The People We Live For

For the past several weeks, I’ve been writing about the factors that contribute to longevity. Some of these are (mostly) beyond our control – like having good genetics, being female, growing up in a developed country, and having access to good medical care. These articles are about the factors that we can control. Let’s continue. 

#7: Prioritize Community and Service

When Briana and I decided to leave Portland, Oregon (where I had lived for 15 years and she’d been for 12), Briana was concerned about not having community at our new home in Colorado. In my excitement about the move I was nonchalant about it. “We’ll make new friends! Don’t worry! We’ve got each other!” I said with total confidence. 

But a couple years into our Colorado life we were wondering if we should move. We had a few friends, but didn’t feel we were part of a strong community – a group of people who share similar values, who look out for each other, who support each other’s growth, whose connectedness enhances the lives of everyone involved. 

As a lifelong introvert, I was surprised to discover how much community actually mattered to me – and how much I missed it. Luckily, through a combination of meeting more good people and our own efforts to feed it, our community started to grow, and we now feel rooted in Colorado and nourished by our people. I think my life expectancy has grown by at least 3 years. 😉

Having community consistently registers in studies as the single best (non-genetic, non-geographic) predictor of longevity. I believe this is even more likely when your orientation toward community is one of service. Putting oneself in service to the world lets us share our gifts – and hone those gifts – and see our value manifest in our good deeds. Both the recognition of our connections to others and the desire to make a positive difference seem to tether us to life. 

#8: Exchange Love and Touch

Few medical interventions do us as much good as simply being touched compassionately and knowing we’re loved. It’s a damn shame that unhealed trauma, human neuroses, fear of rejection, and inherited pain have so distorted such a fundamentally GOOD thing. 

All of us were held snugly and perpetually in the womb. Most of us were held almost incessantly as newborns, quite a lot as infants, and frequently as toddlers. Then less and less as the years went on. A similar progression occurs for many of us around the openness of expressions of love in our lives. Often around adolescence things get weird – sometimes toxic even – and it’s common to never find our way back to that earlier freedom around the exchange of touch and expression of love. 

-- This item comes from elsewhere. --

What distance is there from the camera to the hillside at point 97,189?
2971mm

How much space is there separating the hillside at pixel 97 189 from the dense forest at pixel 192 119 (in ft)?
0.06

Whatever work it takes, and however painful and difficult that work may be, it’s worth it to be able to touch and be touched, to be able to express love and allow ourselves to be loved, with a wide open heart. 

You don’t need to strive for being able to partake in a “cuddle puddle” with a group of strangers. Not everyone is capable of that level of comfort with touch, and that’s okay. I’m talking about a hug, or holding hands – that’s plenty. A massage is also a wonderful and therapeutic way to exchange touch (if you don’t know how, check out my and Briana’s online video course “Learn How to Massage”!). 

Be well & take care, 

Peter

One thought on “The People We Live For

  1. I love what you say about community. Back in March my 5 year relationship ended (a good thing, but didn’t feel like it at the time) and I looked around and realized I hadn’t cultivated much of a community for myself. I had grown apart from friends during this relationship and was frankly terrible at creating my own community away from him. We broke up and Covid hit – a difficult period to say the least. Once things started to lift somewhat, I looked into some different groups on meet up — outside groups, which was perfect as I love the outdoors, I am in Northern Colorado. 🙂 I am also an introvert and to top it off deal with a trauma brain (created by perpetual childhood trauma during developmental years). Working through what that means for me in relation to others. I tend to gage people on whether they are “safe” or not. I didn’t realize how triggering the word “safe” is for me and that I don’t wholly consider anyone safe….lends to being pretty lonely. So, that said, I have changed that for myself to is someone just “good enough” and as I type this today I have a great community of people that I know support me! It is so important and takes courage to put ourselves out there!